Records from a data collection
★ ★ ★ ★

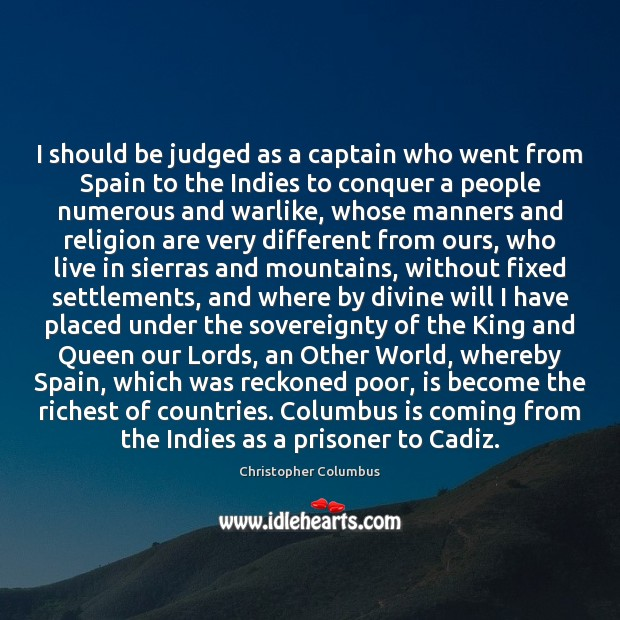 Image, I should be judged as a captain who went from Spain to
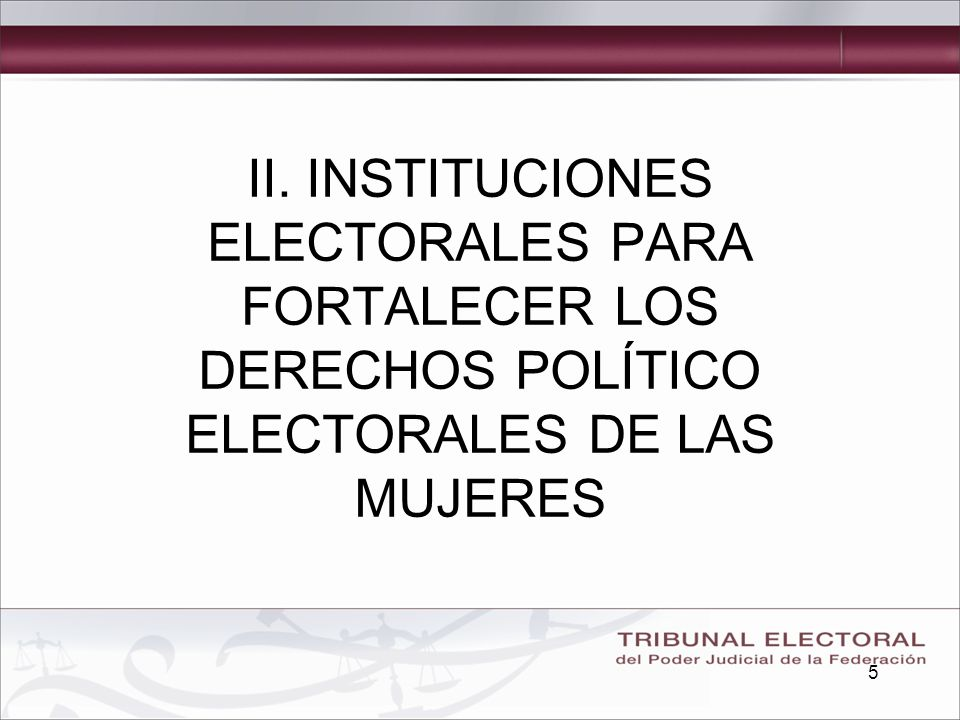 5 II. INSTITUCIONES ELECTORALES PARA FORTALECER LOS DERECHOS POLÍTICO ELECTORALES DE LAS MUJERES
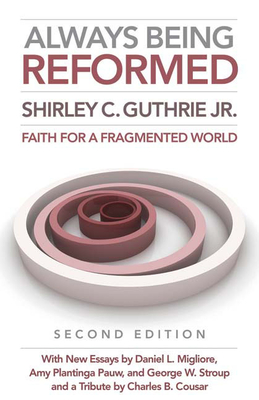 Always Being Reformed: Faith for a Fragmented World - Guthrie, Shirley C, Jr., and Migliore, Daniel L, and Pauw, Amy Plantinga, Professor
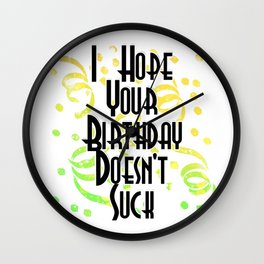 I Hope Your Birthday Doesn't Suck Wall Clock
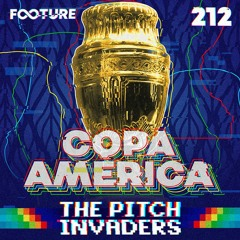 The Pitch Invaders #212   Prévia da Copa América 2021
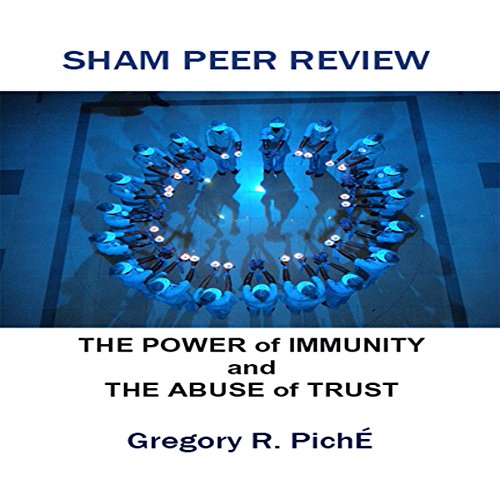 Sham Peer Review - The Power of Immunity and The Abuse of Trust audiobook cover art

★ ★ ★ ★

◆ **ASSIGNED TASK**
The complete set of records should be written out again, pictures excluded.

◆ **RESULT BELOW**
 Image, I should be judged as a captain who went from Spain to
 5 II. INSTITUCIONES ELECTORALES PARA FORTALECER LOS DERECHOS POLÍTICO ELECTORALES DE LAS MUJERES
 Always Being Reformed: Faith for a Fragmented World - Guthrie, Shirley C, Jr., and Migliore, Daniel L, and Pauw, Amy Plantinga, Professor
 I Hope Your Birthday Doesn't Suck Wall Clock
 The Pitch Invaders #212   Prévia da Copa América 2021
 Sham Peer Review - The Power of Immunity and The Abuse of Trust audiobook cover art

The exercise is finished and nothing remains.